Research
Work in Progress
The Bank Relationship Channel in Germany’s Great Depression
Banking failures are central to accounts of Weimar Germany’s economic collapse, yet the proposition that the destruction of specific bank relationships transmitted distress to firms has never been tested at the firm level. This paper constructs the first such test, linking approximately 2,900 industrial firms to their pre-crisis banks through paying-agent relationships recorded in the Handbuch der Deutschen Aktien-Gesellschaften and extracted via large language models. The fraud at Nordwolle, Danat’s largest single debtor, triggered a run that Danat’s thin capital base could not absorb. Clients of the failed bank faced distress rates 5 percentage points above comparable firms, a 50 percent increase on the 10 percent baseline. Firms with greater short-term funding exposure were disproportionately affected, consistent with credit disruption rather than selection. Clients of Dresdner Bank, which was recapitalised rather than closed, show no elevated distress. The relationship-specific credit channel was real and, for the firms it reached, economically significant, but because Danat served only a fraction of German industry, its aggregate contribution to corporate distress was small.

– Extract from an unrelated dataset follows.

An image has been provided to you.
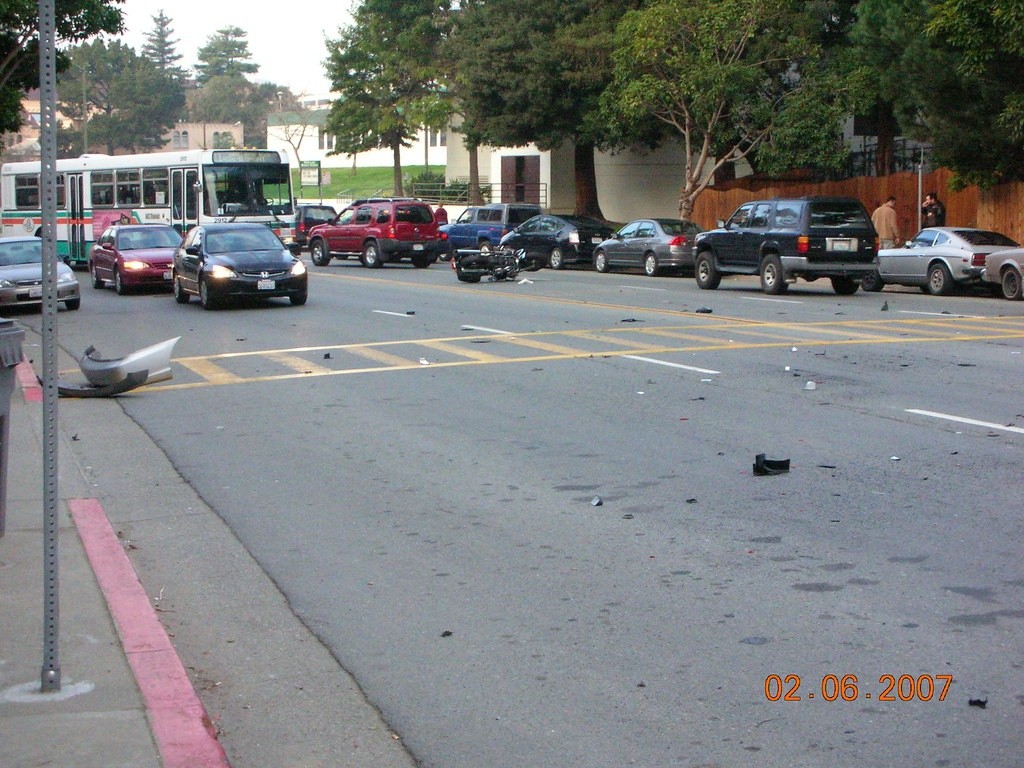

Questionable Research Ideas:
Here is a list of bad economics research ideas I have from brain-fuzz and drawing from daily inspirations from random encounters of papers: they are often challenging, undesirable, and difficult to research but nonetheless interesting. If you are an economics or economic history researcher: you would be more than welcome to take look!
If you spot potential in any of these ideas - perhaps you know of relevant datasets, can suggest improved empirical strategies, or see ways to make them more feasible - I'd love to hear from you. I'm also open to potential collaboration. Feel free to reach out at sihao.feng@stcatz.ox.ac.uk
Institutional Narratives in the Art Market
Claude’s Research Proposal.
How does qualitative, socially produced information enter prices in markets characterized by extreme heterogeneity, illiquidity, and limited arbitrage? This very preliminary and speculative project approaches the question empirically by constructing original time-series indices that track the evolving endorsement of art categories by institutional arbiters of the art world such as museums, exhibition organizers, and scholars over the past century in the North American and European context. The central exercise investigates whether observable shifts in this institutional attention precede movements in category-level art prices, consistent with slow information diffusion in a market where fundamental value is contested and processing costs are high. The paper documents preliminary patterns that may speak to broader questions about price formation under substantial uncertainty, although I remain agnostic about the specific equilibrium mechanism at work.